## EXERCISE AIM
Leave out the pictures and retype exactly the lines from the one with "family: Petroicidae" through the end of the records.

## SOURCE DATA
■ ■ ■ ■ ■ ■ ■

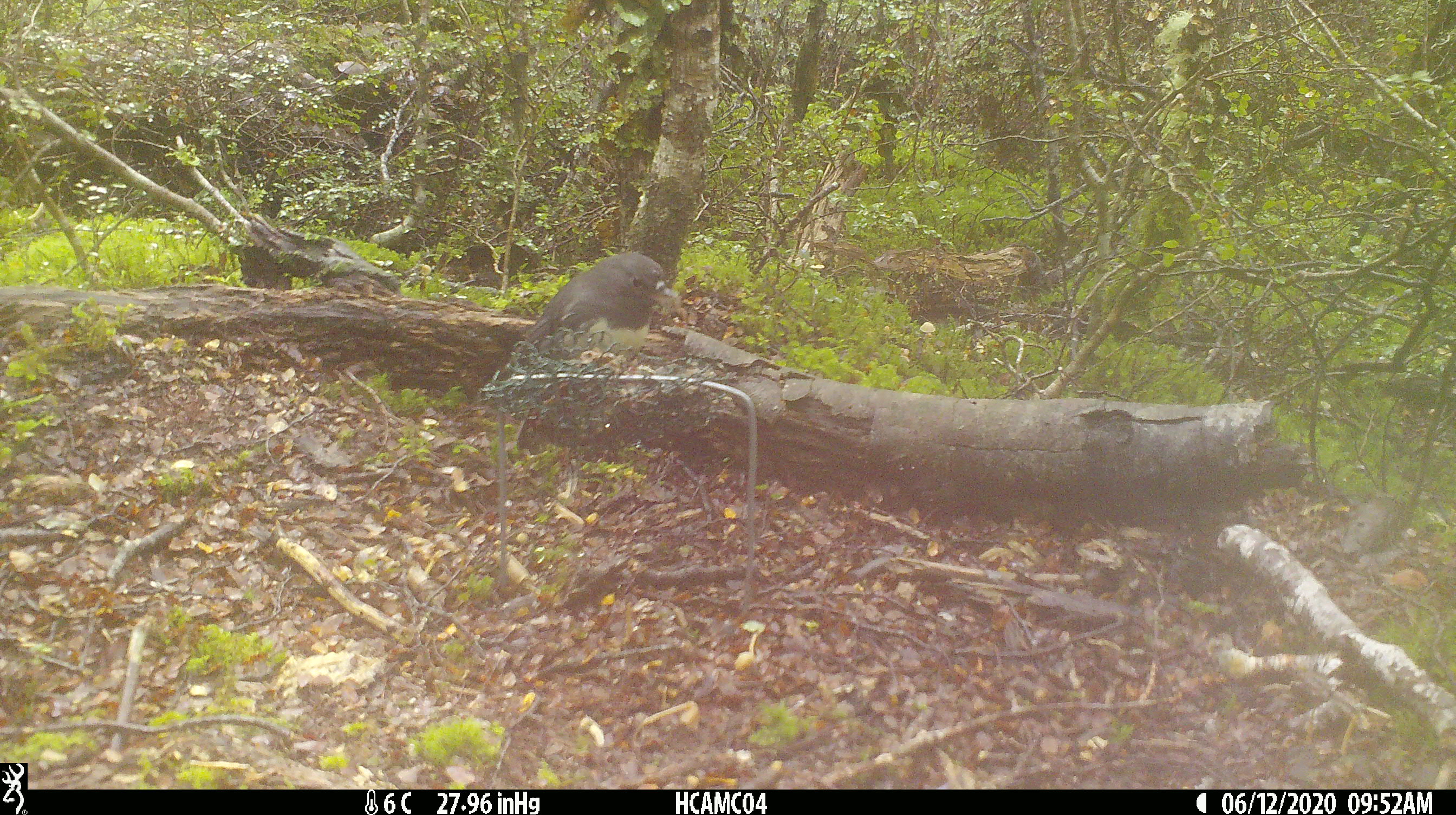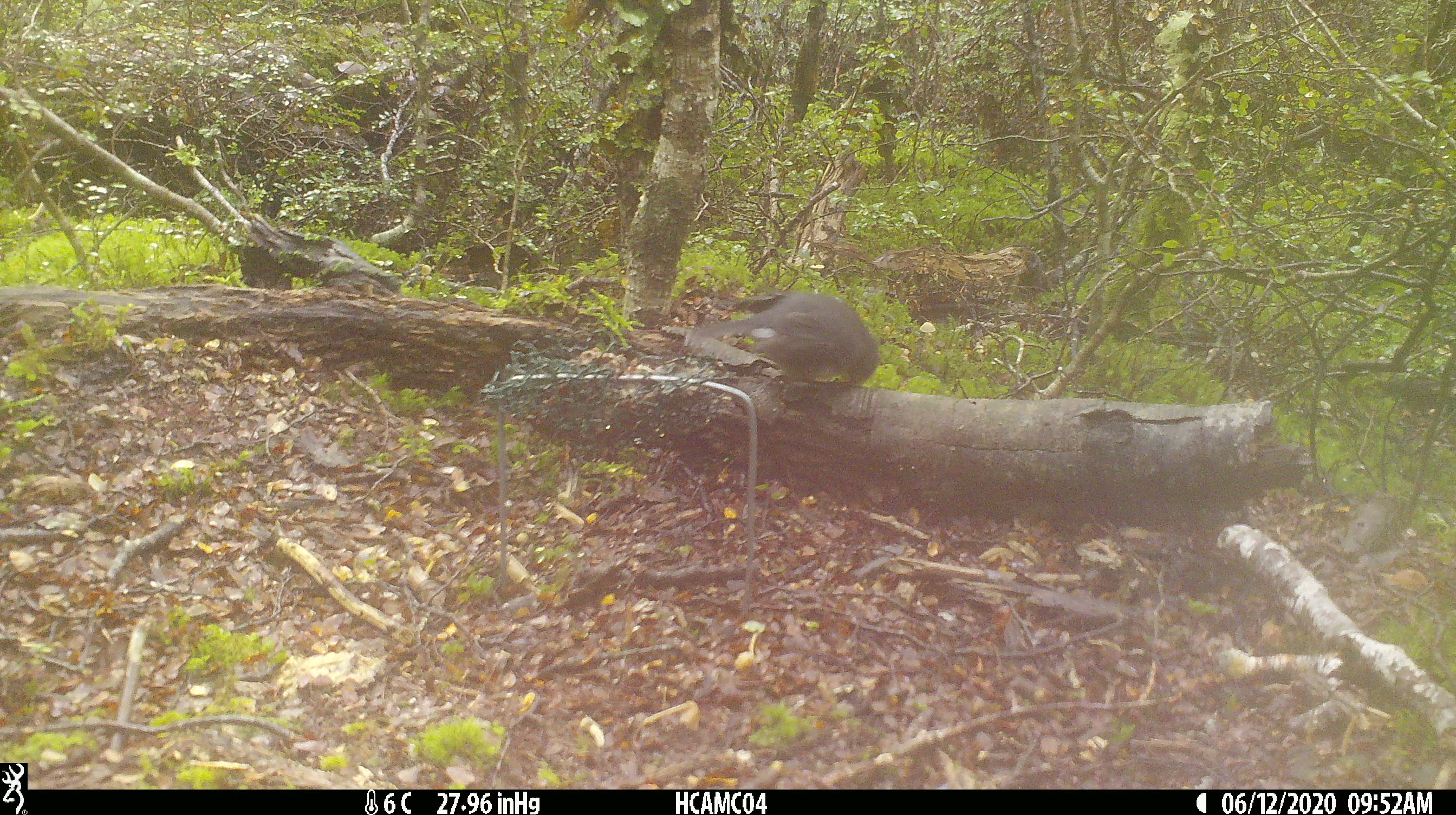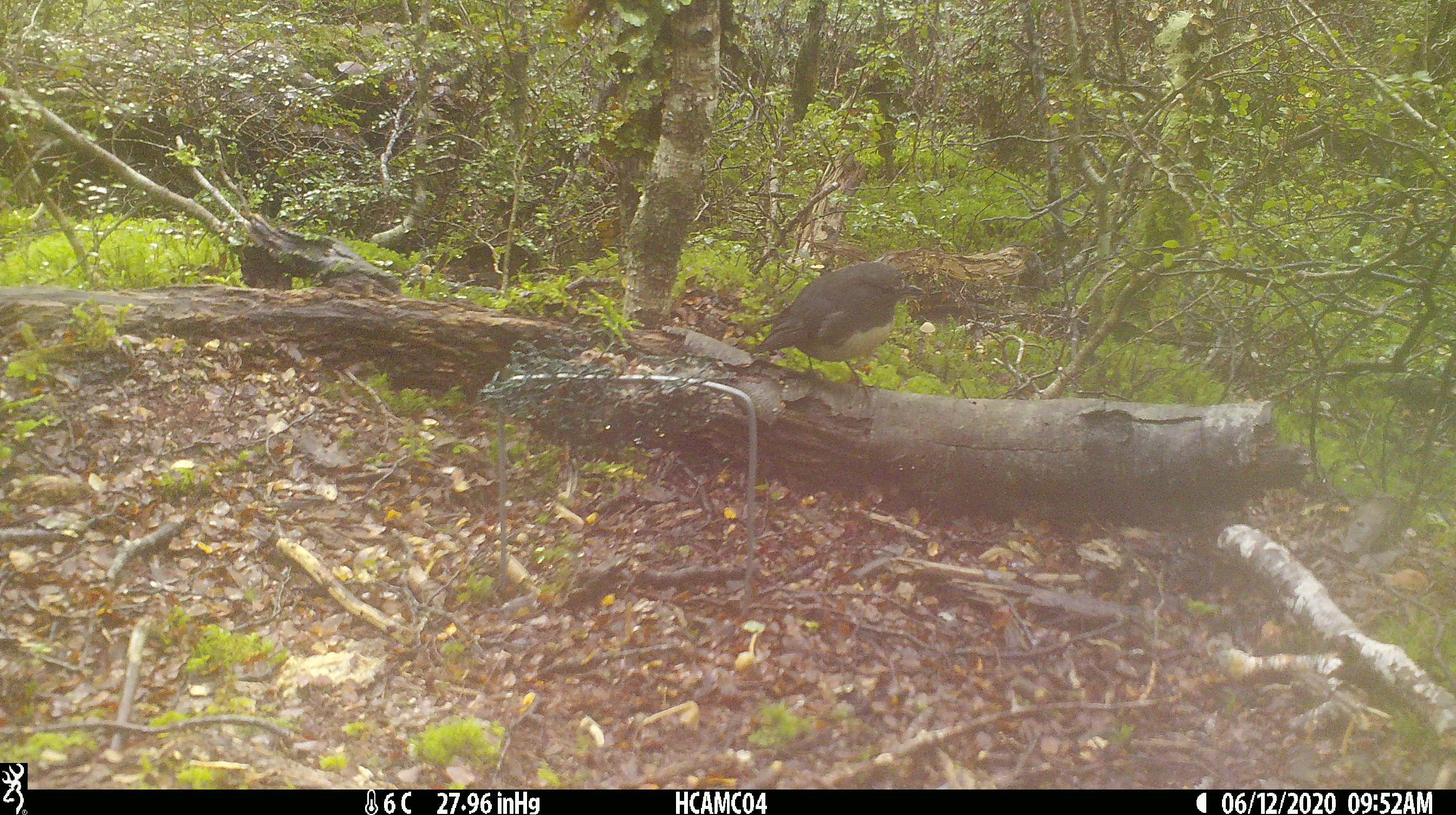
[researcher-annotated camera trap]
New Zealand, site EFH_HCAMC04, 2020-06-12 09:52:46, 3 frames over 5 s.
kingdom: Animalia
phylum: Chordata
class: Aves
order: Passeriformes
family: Petroicidae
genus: Petroica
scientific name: Petroica australis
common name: new zealand robin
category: robin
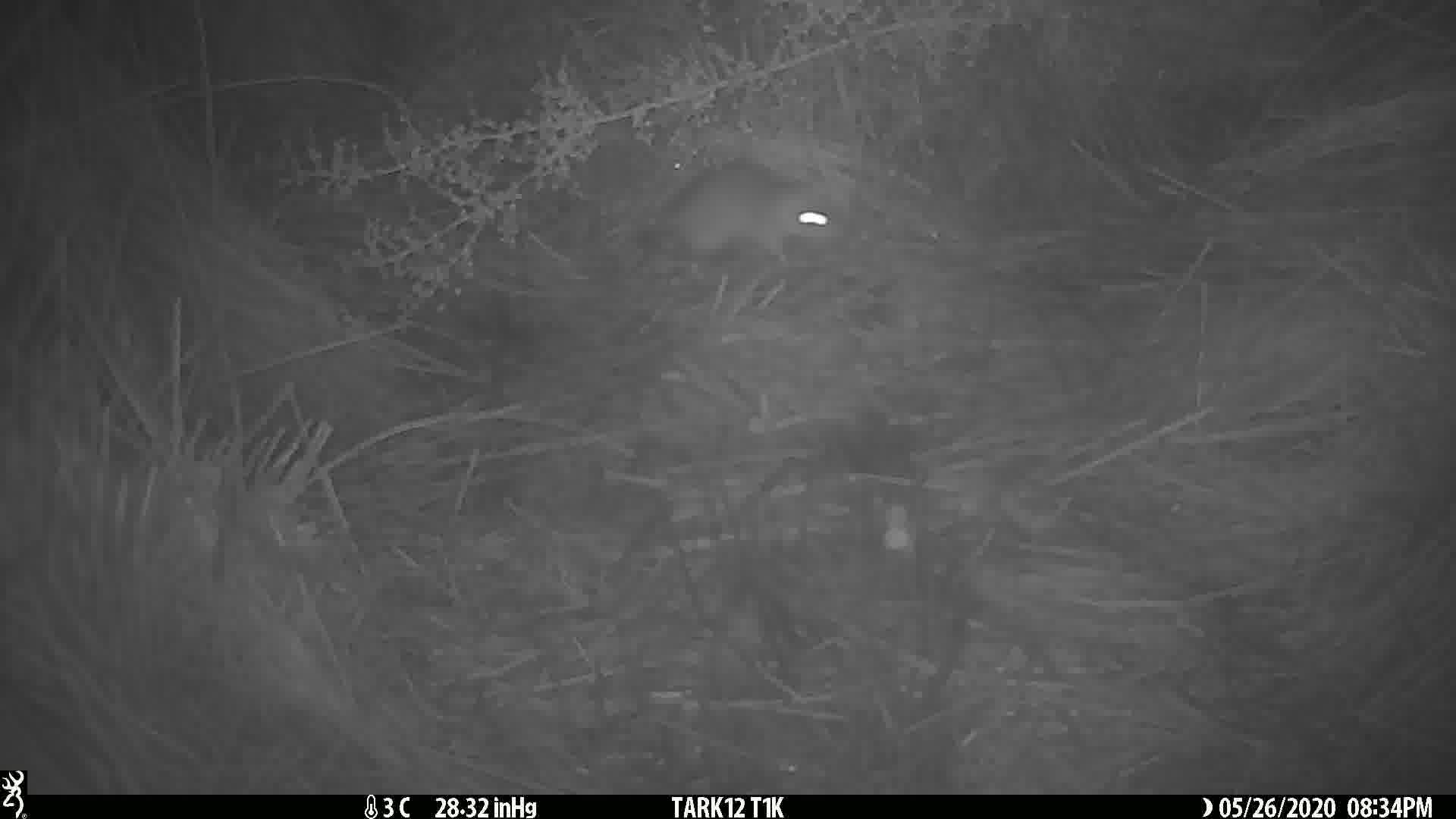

■ ■ ■ ■ ■ ■ ■

## ANSWER
family: Petroicidae
genus: Petroica
scientific name: Petroica australis
common name: new zealand robin
category: robin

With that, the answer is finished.